Return, without any change, the lines starting at the line that contains "Of the presented" and ending at the line that contains "5488 millimetres", including both of those lines. Leave the pictures out of your answer.
[start]
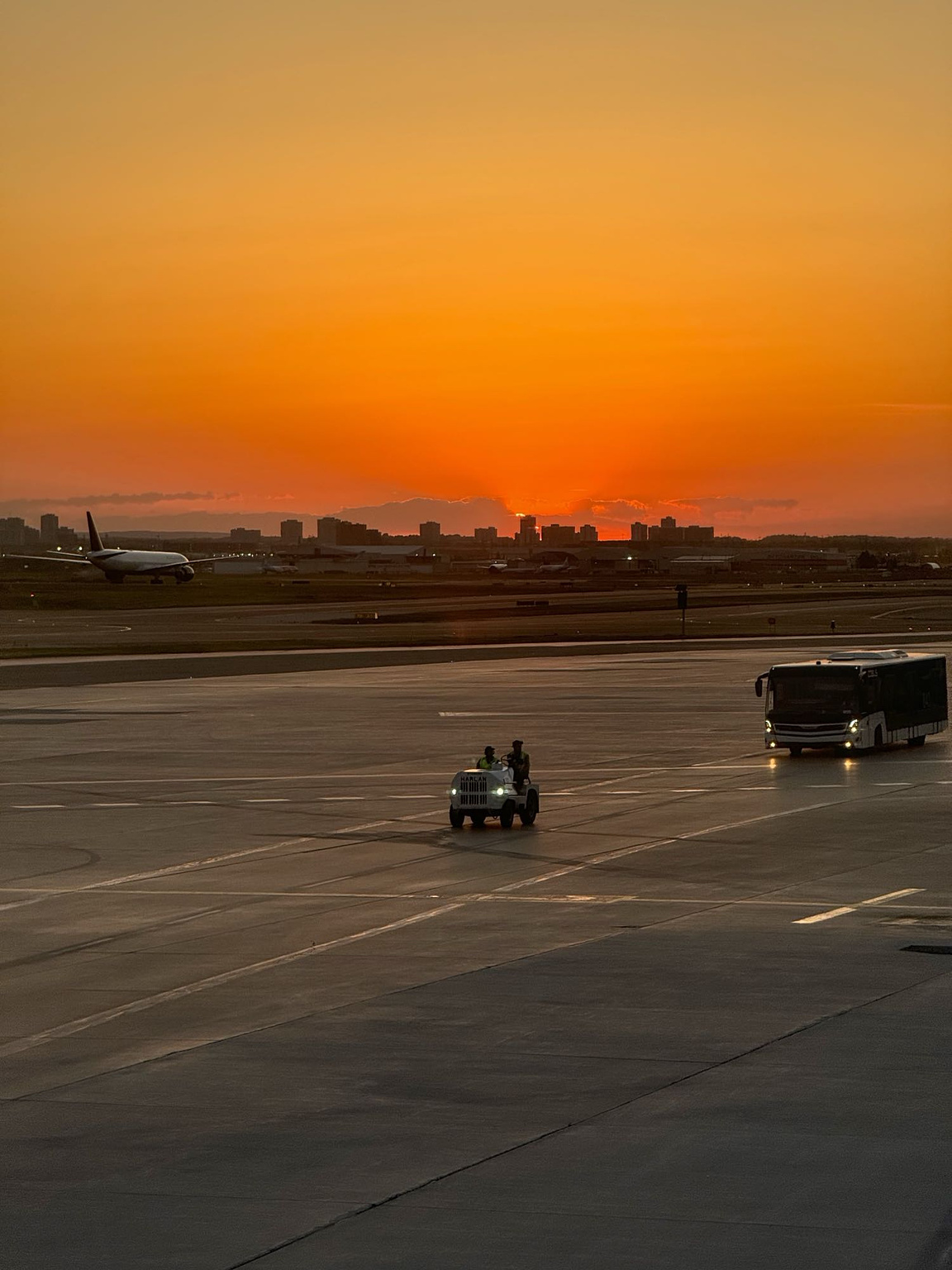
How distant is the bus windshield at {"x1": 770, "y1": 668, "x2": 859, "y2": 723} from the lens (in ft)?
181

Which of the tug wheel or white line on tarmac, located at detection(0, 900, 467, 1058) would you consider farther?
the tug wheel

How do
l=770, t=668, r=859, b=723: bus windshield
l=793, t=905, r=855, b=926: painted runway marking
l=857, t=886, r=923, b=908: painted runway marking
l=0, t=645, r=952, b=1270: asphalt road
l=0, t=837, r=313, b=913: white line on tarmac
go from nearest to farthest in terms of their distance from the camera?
[end]
[start]
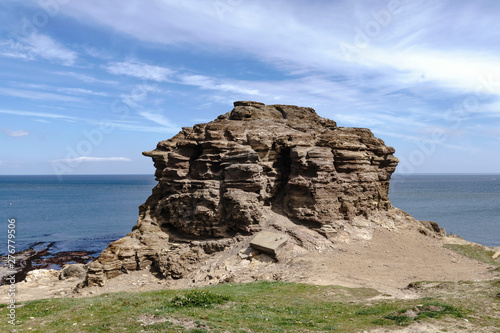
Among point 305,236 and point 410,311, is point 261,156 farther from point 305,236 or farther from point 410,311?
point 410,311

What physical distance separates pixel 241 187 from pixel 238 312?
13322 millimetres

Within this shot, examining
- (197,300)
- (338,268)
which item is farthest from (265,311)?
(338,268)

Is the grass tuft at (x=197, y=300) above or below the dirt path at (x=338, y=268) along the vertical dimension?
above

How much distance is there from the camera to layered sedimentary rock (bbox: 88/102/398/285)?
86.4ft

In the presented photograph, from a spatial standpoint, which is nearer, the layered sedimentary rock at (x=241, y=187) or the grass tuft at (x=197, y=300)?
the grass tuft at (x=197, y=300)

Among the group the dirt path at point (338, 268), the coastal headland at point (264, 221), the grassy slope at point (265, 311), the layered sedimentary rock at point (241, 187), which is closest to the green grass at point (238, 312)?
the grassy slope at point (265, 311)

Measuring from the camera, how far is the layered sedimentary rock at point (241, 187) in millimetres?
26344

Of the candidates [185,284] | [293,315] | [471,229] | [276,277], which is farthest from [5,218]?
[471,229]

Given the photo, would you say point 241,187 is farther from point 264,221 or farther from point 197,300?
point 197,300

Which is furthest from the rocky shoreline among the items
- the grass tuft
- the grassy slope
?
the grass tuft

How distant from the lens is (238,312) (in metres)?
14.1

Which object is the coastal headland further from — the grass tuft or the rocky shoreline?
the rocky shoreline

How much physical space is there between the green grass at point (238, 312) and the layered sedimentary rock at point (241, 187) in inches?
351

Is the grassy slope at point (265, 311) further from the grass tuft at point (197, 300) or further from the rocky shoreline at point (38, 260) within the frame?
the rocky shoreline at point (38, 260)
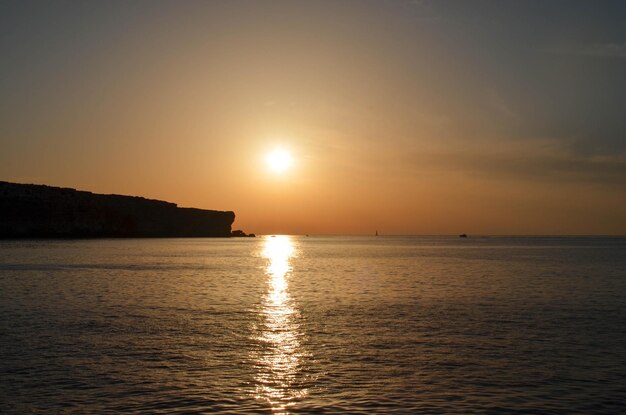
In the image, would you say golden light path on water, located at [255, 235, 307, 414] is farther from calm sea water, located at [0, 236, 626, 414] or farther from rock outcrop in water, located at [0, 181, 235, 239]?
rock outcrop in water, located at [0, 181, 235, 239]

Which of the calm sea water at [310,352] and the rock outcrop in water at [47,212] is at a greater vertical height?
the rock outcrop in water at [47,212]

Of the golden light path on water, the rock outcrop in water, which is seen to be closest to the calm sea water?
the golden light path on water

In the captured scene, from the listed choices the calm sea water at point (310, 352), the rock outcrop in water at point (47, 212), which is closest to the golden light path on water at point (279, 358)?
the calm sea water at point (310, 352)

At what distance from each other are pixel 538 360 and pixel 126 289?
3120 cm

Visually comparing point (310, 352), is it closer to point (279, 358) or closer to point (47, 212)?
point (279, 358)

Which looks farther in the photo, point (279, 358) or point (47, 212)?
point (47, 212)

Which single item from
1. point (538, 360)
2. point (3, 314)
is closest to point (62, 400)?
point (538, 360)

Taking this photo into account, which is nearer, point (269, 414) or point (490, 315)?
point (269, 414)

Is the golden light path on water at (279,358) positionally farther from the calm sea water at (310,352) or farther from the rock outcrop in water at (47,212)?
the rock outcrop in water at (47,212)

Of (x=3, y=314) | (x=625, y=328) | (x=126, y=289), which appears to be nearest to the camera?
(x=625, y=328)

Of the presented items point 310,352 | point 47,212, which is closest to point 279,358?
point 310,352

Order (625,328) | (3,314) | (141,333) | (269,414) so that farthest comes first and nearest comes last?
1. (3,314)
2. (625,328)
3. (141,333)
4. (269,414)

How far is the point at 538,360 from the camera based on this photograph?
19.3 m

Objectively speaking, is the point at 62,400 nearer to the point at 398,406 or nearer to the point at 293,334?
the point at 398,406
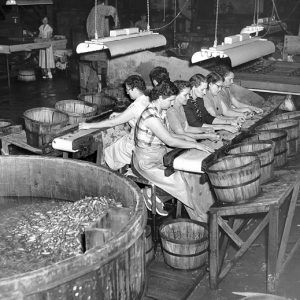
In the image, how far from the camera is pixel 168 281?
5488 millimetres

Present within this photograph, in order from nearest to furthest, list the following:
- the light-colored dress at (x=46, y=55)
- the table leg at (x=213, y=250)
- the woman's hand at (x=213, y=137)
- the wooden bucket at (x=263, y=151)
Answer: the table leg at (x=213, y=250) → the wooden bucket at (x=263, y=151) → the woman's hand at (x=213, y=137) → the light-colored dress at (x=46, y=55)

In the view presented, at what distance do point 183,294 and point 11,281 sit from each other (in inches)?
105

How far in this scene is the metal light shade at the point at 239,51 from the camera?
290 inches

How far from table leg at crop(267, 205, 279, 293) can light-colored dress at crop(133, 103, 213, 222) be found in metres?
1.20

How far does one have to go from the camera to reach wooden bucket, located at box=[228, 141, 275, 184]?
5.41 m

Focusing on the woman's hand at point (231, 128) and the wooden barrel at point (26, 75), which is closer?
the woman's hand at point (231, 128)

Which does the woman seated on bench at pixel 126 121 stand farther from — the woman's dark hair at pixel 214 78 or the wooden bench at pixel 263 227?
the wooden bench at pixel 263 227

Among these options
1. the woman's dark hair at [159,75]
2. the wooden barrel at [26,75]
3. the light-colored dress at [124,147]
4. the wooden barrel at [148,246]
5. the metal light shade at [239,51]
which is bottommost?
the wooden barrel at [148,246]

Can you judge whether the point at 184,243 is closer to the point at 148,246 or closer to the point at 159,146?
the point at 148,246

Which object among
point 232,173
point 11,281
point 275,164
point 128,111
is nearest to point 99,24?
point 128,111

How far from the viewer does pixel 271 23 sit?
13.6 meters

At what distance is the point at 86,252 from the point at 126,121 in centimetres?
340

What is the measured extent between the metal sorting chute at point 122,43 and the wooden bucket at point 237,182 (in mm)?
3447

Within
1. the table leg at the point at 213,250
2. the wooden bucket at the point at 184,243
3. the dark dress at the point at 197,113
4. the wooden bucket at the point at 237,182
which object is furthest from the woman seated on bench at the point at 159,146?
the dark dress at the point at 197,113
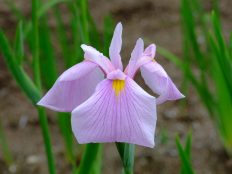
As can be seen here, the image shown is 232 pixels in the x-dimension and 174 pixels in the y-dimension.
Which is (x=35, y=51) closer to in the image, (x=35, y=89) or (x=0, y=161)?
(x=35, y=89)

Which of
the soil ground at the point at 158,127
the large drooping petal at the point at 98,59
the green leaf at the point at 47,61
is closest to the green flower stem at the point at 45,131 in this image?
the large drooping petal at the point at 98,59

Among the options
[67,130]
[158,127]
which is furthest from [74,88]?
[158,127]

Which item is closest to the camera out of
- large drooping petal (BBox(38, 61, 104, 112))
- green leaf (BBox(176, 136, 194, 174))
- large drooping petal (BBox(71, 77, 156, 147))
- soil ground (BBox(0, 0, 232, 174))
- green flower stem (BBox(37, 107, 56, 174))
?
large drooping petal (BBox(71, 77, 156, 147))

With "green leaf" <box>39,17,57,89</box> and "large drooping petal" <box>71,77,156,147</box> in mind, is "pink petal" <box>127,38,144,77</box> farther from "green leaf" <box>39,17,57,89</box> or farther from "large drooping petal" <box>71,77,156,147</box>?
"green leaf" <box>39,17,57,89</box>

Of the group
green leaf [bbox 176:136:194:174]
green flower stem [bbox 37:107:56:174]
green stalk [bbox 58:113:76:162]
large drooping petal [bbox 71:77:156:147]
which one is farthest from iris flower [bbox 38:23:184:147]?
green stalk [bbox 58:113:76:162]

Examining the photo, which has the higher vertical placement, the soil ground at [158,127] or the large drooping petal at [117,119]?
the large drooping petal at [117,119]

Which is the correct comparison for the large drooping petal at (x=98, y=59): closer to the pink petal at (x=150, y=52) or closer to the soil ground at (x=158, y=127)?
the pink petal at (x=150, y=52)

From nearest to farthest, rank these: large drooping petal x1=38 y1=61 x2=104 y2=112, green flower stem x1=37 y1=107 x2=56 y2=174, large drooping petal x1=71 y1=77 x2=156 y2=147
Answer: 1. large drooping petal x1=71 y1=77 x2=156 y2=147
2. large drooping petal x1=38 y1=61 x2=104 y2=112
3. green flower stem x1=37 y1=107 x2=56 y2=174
[end]
Solution for this problem —
Of the presented items point 310,352 | point 47,212, which is closest to point 279,358?
point 310,352

Order (625,328) | (3,314) | (141,333) | (269,414) so that farthest comes first and nearest comes last?
1. (3,314)
2. (625,328)
3. (141,333)
4. (269,414)

How far is the point at 538,360 from the camera based on this photograph?
19.3 m

Objectively speaking, is the point at 62,400 nearer to the point at 398,406 or nearer to the point at 293,334?
the point at 398,406
In the image, how far from the camera is pixel 168 281?
5488 millimetres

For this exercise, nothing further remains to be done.